Entretanto, os meios de comunicação estatais iranianos deram conta de uma potencial escalada nuclear. Teerão poderá aumentar o enriquecimento de urânio a níveis compatíveis com armamento nuclear e admite abandonar o Tratado de Não Proliferação de Armas Nucleares (TNP) caso as potências europeias ativem o mecanismo de sanções automáticas da ONU (o chamado snapback). Esse ultimato, com prazo até ao final de agosto, foi estabelecido pelos EUA, França, Alemanha e Reino Unido, no contexto do impasse nas negociações sobre o programa nuclear iraniano.
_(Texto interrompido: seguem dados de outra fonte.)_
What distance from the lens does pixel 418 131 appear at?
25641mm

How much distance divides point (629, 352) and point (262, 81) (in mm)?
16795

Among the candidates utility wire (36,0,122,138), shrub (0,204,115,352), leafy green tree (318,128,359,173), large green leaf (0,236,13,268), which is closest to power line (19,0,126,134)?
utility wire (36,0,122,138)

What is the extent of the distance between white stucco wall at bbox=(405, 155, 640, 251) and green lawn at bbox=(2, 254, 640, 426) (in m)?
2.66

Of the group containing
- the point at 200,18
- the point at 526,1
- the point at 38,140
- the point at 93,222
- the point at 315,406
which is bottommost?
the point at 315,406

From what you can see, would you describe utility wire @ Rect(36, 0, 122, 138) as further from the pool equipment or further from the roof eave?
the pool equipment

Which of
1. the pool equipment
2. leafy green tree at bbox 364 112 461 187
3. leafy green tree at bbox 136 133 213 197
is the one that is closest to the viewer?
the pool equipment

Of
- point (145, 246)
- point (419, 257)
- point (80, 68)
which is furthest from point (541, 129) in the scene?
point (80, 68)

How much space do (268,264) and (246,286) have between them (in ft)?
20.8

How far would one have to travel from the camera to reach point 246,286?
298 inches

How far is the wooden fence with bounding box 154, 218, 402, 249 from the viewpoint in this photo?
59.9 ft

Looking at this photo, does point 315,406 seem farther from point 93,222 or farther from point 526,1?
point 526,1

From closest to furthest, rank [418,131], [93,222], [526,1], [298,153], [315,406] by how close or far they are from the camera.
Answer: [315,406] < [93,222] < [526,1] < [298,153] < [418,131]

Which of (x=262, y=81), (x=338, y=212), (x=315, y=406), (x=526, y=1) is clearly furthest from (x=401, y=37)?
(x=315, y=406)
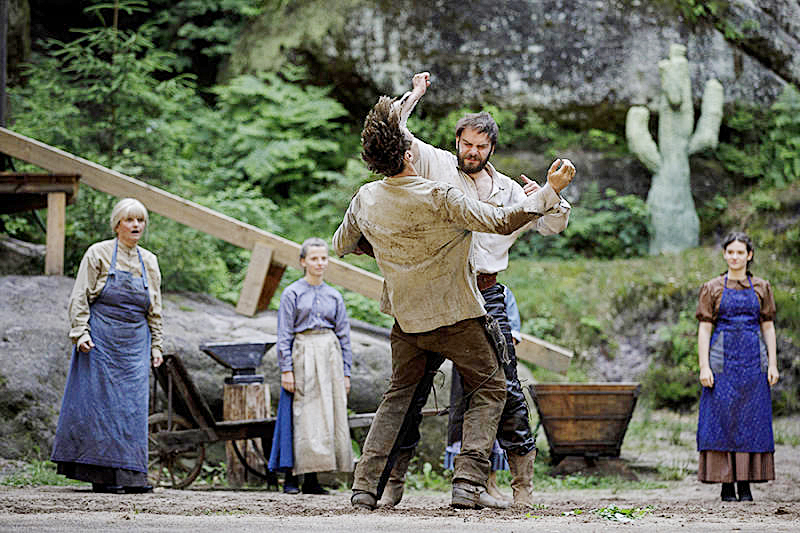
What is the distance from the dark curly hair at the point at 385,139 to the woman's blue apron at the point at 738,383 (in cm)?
272

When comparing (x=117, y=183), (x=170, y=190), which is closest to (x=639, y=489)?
(x=117, y=183)

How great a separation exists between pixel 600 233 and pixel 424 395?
957cm

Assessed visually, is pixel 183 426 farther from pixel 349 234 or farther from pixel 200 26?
pixel 200 26

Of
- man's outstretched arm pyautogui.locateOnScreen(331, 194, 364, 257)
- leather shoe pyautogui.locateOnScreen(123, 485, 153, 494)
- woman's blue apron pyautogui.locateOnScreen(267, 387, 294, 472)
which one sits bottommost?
leather shoe pyautogui.locateOnScreen(123, 485, 153, 494)

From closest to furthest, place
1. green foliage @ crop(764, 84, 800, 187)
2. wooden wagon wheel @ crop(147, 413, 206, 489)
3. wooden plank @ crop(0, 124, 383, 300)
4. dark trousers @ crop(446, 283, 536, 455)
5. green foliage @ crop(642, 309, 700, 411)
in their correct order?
dark trousers @ crop(446, 283, 536, 455), wooden wagon wheel @ crop(147, 413, 206, 489), wooden plank @ crop(0, 124, 383, 300), green foliage @ crop(642, 309, 700, 411), green foliage @ crop(764, 84, 800, 187)

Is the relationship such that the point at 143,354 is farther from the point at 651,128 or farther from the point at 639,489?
the point at 651,128

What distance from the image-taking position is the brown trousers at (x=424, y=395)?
4082 mm

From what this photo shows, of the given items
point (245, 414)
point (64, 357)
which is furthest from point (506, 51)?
point (64, 357)

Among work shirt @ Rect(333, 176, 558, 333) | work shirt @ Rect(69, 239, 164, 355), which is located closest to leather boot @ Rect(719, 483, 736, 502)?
work shirt @ Rect(333, 176, 558, 333)

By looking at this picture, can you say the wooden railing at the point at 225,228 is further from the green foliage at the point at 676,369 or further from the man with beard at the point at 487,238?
the green foliage at the point at 676,369

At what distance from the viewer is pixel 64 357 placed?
6.68 metres

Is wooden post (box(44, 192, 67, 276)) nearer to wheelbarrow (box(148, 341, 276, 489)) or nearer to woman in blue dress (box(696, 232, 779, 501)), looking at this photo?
wheelbarrow (box(148, 341, 276, 489))

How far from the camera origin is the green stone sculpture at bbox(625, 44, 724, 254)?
42.4 feet

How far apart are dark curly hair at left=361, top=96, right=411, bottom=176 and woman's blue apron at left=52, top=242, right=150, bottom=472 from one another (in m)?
2.27
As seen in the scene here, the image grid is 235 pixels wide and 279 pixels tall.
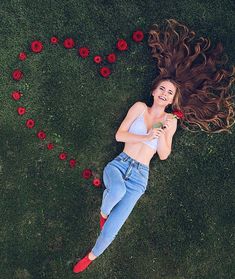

A crescente tensão levou a uma resposta do Presidente norte-americano, Donald Trump, que reiterou a postura agressiva de Washington:

“Eles [os iranianos] gostariam de conversar. Mas não tenho pressa, porque obliterámos os seus locais [nucleares]”, afirmou Trump esta terça-feira, após aterrar na Casa Branca a bordo do helicóptero presidencial Marine One.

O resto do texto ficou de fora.